### How to complete this task
Write each line word for word, from the line that contains "content_type: text/html; charset=utf-8" through the last line of the material below.
=== Begin Enclosure ===
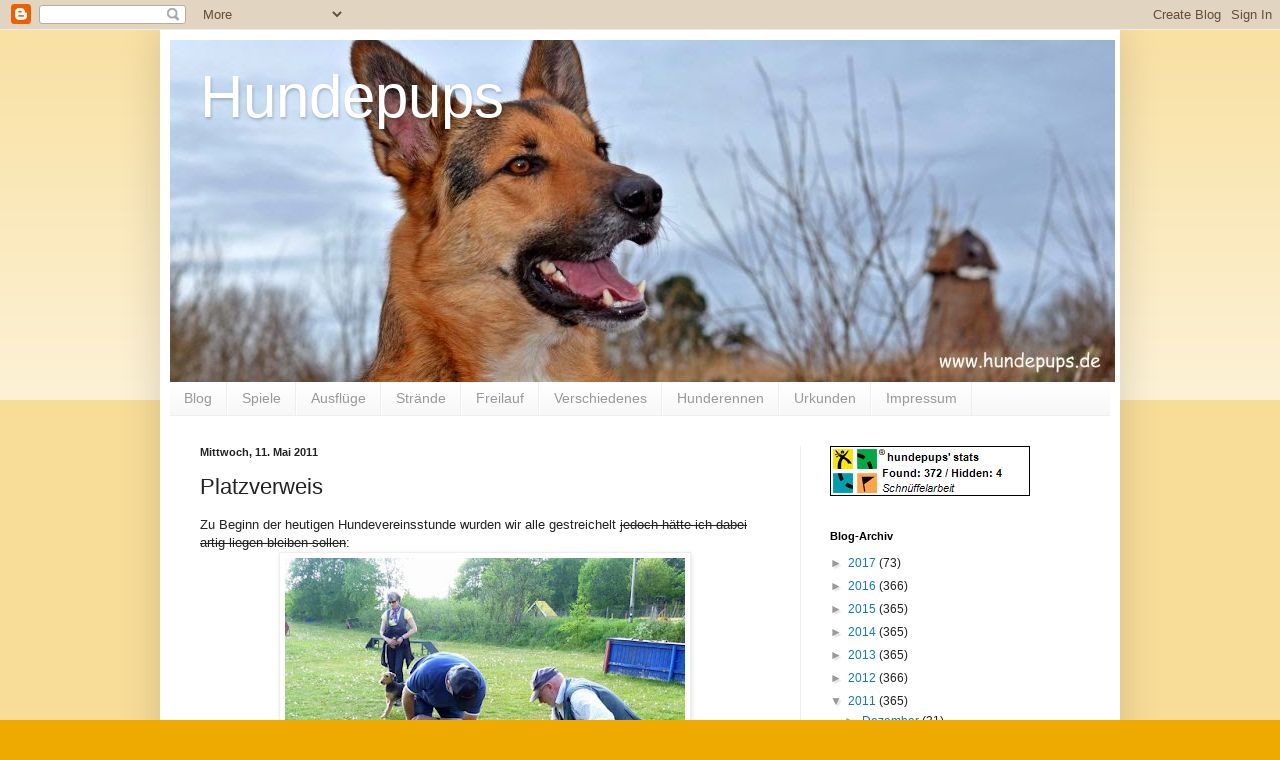

--- FILE ---
content_type: text/html; charset=utf-8
request_url: https://www.google.com/recaptcha/api2/aframe
body_size: 266
content:
<!DOCTYPE HTML><html><head><meta http-equiv="content-type" content="text/html; charset=UTF-8"></head><body><script nonce="UkNl0kipWvatSsKOYcvVEw">/** Anti-fraud and anti-abuse applications only. See google.com/recaptcha */ try{var clients={'sodar':'https://pagead2.googlesyndication.com/pagead/sodar?'};window.addEventListener("message",function(a){try{if(a.source===window.parent){var b=JSON.parse(a.data);var c=clients[b['id']];if(c){var d=document.createElement('img');d.src=c+b['params']+'&rc='+(localStorage.getItem("rc::a")?sessionStorage.getItem("rc::b"):"");window.document.body.appendChild(d);sessionStorage.setItem("rc::e",parseInt(sessionStorage.getItem("rc::e")||0)+1);localStorage.setItem("rc::h",'1769106406700');}}}catch(b){}});window.parent.postMessage("_grecaptcha_ready", "*");}catch(b){}</script></body></html>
=== End Enclosure ===
### Problem solution
content_type: text/html; charset=utf-8
request_url: https://www.google.com/recaptcha/api2/aframe
body_size: 266
content:
<!DOCTYPE HTML><html><head><meta http-equiv="content-type" content="text/html; charset=UTF-8"></head><body><script nonce="UkNl0kipWvatSsKOYcvVEw">/** Anti-fraud and anti-abuse applications only. See google.com/recaptcha */ try{var clients={'sodar':'https://pagead2.googlesyndication.com/pagead/sodar?'};window.addEventListener("message",function(a){try{if(a.source===window.parent){var b=JSON.parse(a.data);var c=clients[b['id']];if(c){var d=document.createElement('img');d.src=c+b['params']+'&rc='+(localStorage.getItem("rc::a")?sessionStorage.getItem("rc::b"):"");window.document.body.appendChild(d);sessionStorage.setItem("rc::e",parseInt(sessionStorage.getItem("rc::e")||0)+1);localStorage.setItem("rc::h",'1769106406700');}}}catch(b){}});window.parent.postMessage("_grecaptcha_ready", "*");}catch(b){}</script></body></html>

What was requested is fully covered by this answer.